How to Decide On a Financial Decision Maker for Your Estate Plan

This is often a difficult decision. Some people struggle because they’d like to name all of their children, but understand that may only complicate the process. Others have a child or person in mind who is very capable, but he or she lives far away from them. Other people don’t have any children or friends who are a good fit to make these decisions.

If you struggle with this decision, here are some helpful tips:

1. Choose one or two financial decisions makers. Naming more than two children or people in this role will be very cumbersome and can make the process much more difficult for your family. Decide which one or two of your children are the best fit and then name the others as back-ups.  That way, all of them will be incorporated into the documents and shouldn’t feel forgotten about. 

2. Choose the most capable child or person who lives close to you. An increasing number of financial institutions require a decision maker to appear at a branch to be able to start making decisions. This can be very challenging if the child or person doesn’t live close by or there aren’t any branch locations nearby. Choosing a child or person who is close to you will avoid this issue.  On the other hand, if you have a child who is very capable and lives further away, consider naming him or her with another child who lives locally and gets along with the other.  They can work together as co-decision makers and the child who lives nearby can handle the local tasks.   

3. Choose a financial institution or trusted advisor if you don’t have family or friends who can serve in these roles.

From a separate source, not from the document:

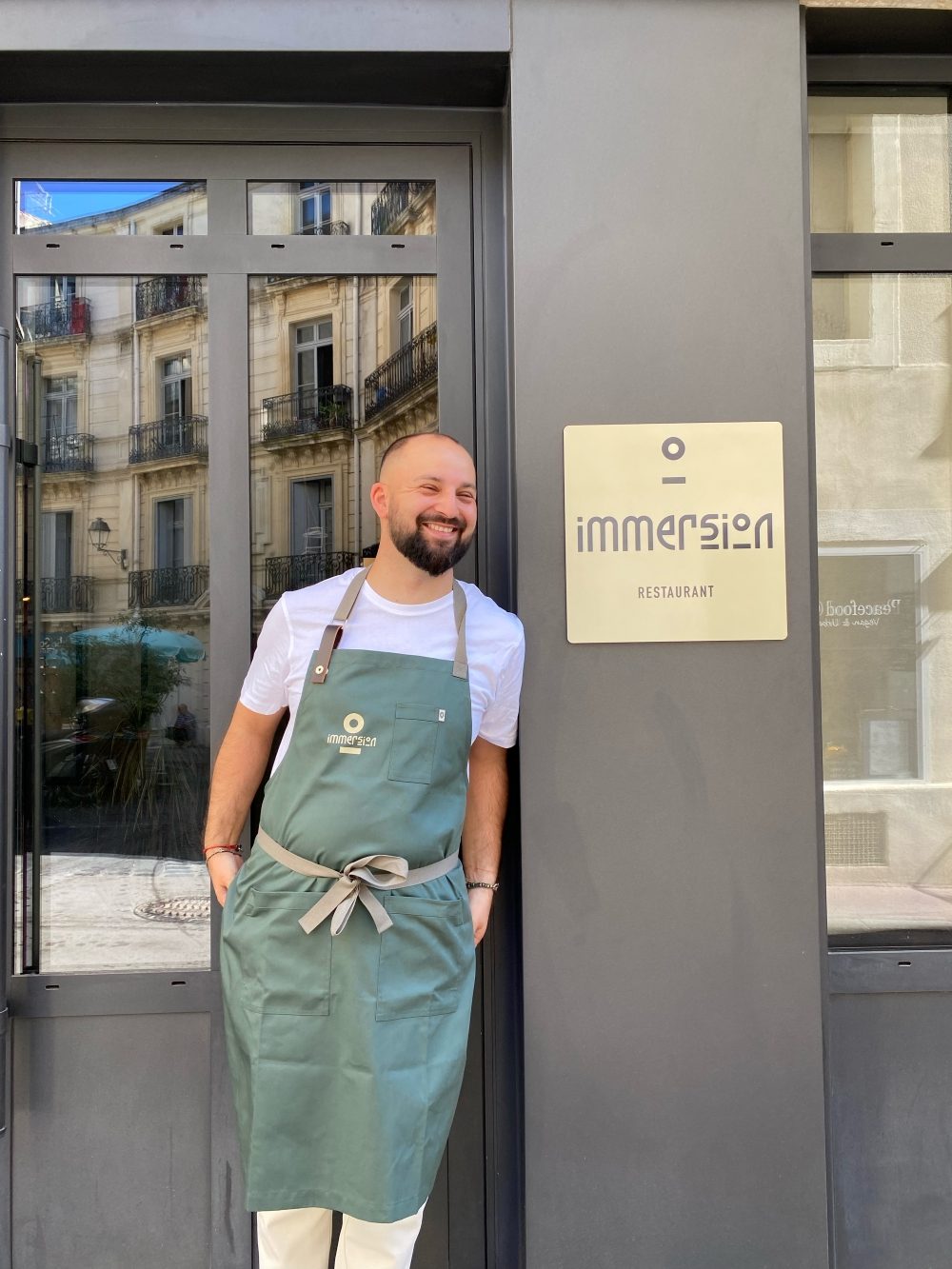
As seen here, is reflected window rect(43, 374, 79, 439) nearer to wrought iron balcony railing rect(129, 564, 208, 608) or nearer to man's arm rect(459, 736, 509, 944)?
wrought iron balcony railing rect(129, 564, 208, 608)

Some people don’t have someone close to them or aren’t comfortable naming their children in these roles. Choosing a trust company that’s affiliated with your bank or investment company can be an important option to consider.  You can also explore whether your CPA, an attorney, or other advisor can serve in this role.

This is a very important decision to make.  But, don’t let it prevent you from getting an estate plan in place. Failing to plan will only create more stress and cost for your loved ones.